Start of Block

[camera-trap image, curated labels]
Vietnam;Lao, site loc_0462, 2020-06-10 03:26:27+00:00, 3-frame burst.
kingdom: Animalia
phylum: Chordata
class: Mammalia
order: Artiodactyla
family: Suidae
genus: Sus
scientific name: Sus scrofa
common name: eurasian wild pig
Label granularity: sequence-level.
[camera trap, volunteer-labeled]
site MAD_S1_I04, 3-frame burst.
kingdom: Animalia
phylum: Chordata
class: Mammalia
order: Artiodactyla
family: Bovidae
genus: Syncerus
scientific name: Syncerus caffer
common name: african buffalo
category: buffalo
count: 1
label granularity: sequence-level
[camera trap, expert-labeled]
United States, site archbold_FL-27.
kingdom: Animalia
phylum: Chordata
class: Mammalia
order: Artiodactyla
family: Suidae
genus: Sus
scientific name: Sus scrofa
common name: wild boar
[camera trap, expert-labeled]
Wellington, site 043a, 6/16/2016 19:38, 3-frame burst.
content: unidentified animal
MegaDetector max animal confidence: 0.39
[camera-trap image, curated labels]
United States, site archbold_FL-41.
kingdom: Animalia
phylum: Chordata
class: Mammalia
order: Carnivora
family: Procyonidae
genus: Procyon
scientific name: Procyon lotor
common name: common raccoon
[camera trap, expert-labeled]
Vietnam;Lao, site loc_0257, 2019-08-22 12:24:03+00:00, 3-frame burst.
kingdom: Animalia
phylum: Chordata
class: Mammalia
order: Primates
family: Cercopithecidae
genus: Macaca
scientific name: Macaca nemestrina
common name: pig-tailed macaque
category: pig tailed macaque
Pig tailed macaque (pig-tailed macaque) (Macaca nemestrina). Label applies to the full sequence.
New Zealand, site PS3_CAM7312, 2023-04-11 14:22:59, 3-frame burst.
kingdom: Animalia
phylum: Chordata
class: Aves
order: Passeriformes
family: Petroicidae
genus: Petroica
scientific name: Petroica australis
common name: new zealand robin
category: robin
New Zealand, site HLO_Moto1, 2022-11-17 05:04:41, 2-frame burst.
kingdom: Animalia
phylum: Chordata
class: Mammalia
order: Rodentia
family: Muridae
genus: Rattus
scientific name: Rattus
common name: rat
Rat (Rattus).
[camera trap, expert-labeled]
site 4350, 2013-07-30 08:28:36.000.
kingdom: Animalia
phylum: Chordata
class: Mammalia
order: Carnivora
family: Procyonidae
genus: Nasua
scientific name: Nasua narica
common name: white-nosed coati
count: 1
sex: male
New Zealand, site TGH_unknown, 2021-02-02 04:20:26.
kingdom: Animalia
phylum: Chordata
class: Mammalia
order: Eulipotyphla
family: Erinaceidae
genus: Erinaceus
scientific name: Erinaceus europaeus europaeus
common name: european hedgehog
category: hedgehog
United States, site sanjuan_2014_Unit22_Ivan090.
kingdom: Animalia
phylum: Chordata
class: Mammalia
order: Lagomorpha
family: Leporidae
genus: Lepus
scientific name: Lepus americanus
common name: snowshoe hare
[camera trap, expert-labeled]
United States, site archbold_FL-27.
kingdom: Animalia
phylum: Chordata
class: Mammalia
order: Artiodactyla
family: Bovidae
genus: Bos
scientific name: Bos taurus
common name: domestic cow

End of Block

#### [Task prompt]
Send back all of the entries exactly, with nothing missing.

#### [Response]
[camera-trap image, curated labels]
Vietnam;Lao, site loc_0462, 2020-06-10 03:26:27+00:00, 3-frame burst.
kingdom: Animalia
phylum: Chordata
class: Mammalia
order: Artiodactyla
family: Suidae
genus: Sus
scientific name: Sus scrofa
common name: eurasian wild pig
Label granularity: sequence-level.
[camera trap, volunteer-labeled]
site MAD_S1_I04, 3-frame burst.
kingdom: Animalia
phylum: Chordata
class: Mammalia
order: Artiodactyla
family: Bovidae
genus: Syncerus
scientific name: Syncerus caffer
common name: african buffalo
category: buffalo
count: 1
label granularity: sequence-level
[camera trap, expert-labeled]
United States, site archbold_FL-27.
kingdom: Animalia
phylum: Chordata
class: Mammalia
order: Artiodactyla
family: Suidae
genus: Sus
scientific name: Sus scrofa
common name: wild boar
[camera trap, expert-labeled]
Wellington, site 043a, 6/16/2016 19:38, 3-frame burst.
content: unidentified animal
MegaDetector max animal confidence: 0.39
[camera-trap image, curated labels]
United States, site archbold_FL-41.
kingdom: Animalia
phylum: Chordata
class: Mammalia
order: Carnivora
family: Procyonidae
genus: Procyon
scientific name: Procyon lotor
common name: common raccoon
[camera trap, expert-labeled]
Vietnam;Lao, site loc_0257, 2019-08-22 12:24:03+00:00, 3-frame burst.
kingdom: Animalia
phylum: Chordata
class: Mammalia
order: Primates
family: Cercopithecidae
genus: Macaca
scientific name: Macaca nemestrina
common name: pig-tailed macaque
category: pig tailed macaque
Pig tailed macaque (pig-tailed macaque) (Macaca nemestrina). Label applies to the full sequence.
New Zealand, site PS3_CAM7312, 2023-04-11 14:22:59, 3-frame burst.
kingdom: Animalia
phylum: Chordata
class: Aves
order: Passeriformes
family: Petroicidae
genus: Petroica
scientific name: Petroica australis
common name: new zealand robin
category: robin
New Zealand, site HLO_Moto1, 2022-11-17 05:04:41, 2-frame burst.
kingdom: Animalia
phylum: Chordata
class: Mammalia
order: Rodentia
family: Muridae
genus: Rattus
scientific name: Rattus
common name: rat
Rat (Rattus).
[camera trap, expert-labeled]
site 4350, 2013-07-30 08:28:36.000.
kingdom: Animalia
phylum: Chordata
class: Mammalia
order: Carnivora
family: Procyonidae
genus: Nasua
scientific name: Nasua narica
common name: white-nosed coati
count: 1
sex: male
New Zealand, site TGH_unknown, 2021-02-02 04:20:26.
kingdom: Animalia
phylum: Chordata
class: Mammalia
order: Eulipotyphla
family: Erinaceidae
genus: Erinaceus
scientific name: Erinaceus europaeus europaeus
common name: european hedgehog
category: hedgehog
United States, site sanjuan_2014_Unit22_Ivan090.
kingdom: Animalia
phylum: Chordata
class: Mammalia
order: Lagomorpha
family: Leporidae
genus: Lepus
scientific name: Lepus americanus
common name: snowshoe hare
[camera trap, expert-labeled]
United States, site archbold_FL-27.
kingdom: Animalia
phylum: Chordata
class: Mammalia
order: Artiodactyla
family: Bovidae
genus: Bos
scientific name: Bos taurus
common name: domestic cow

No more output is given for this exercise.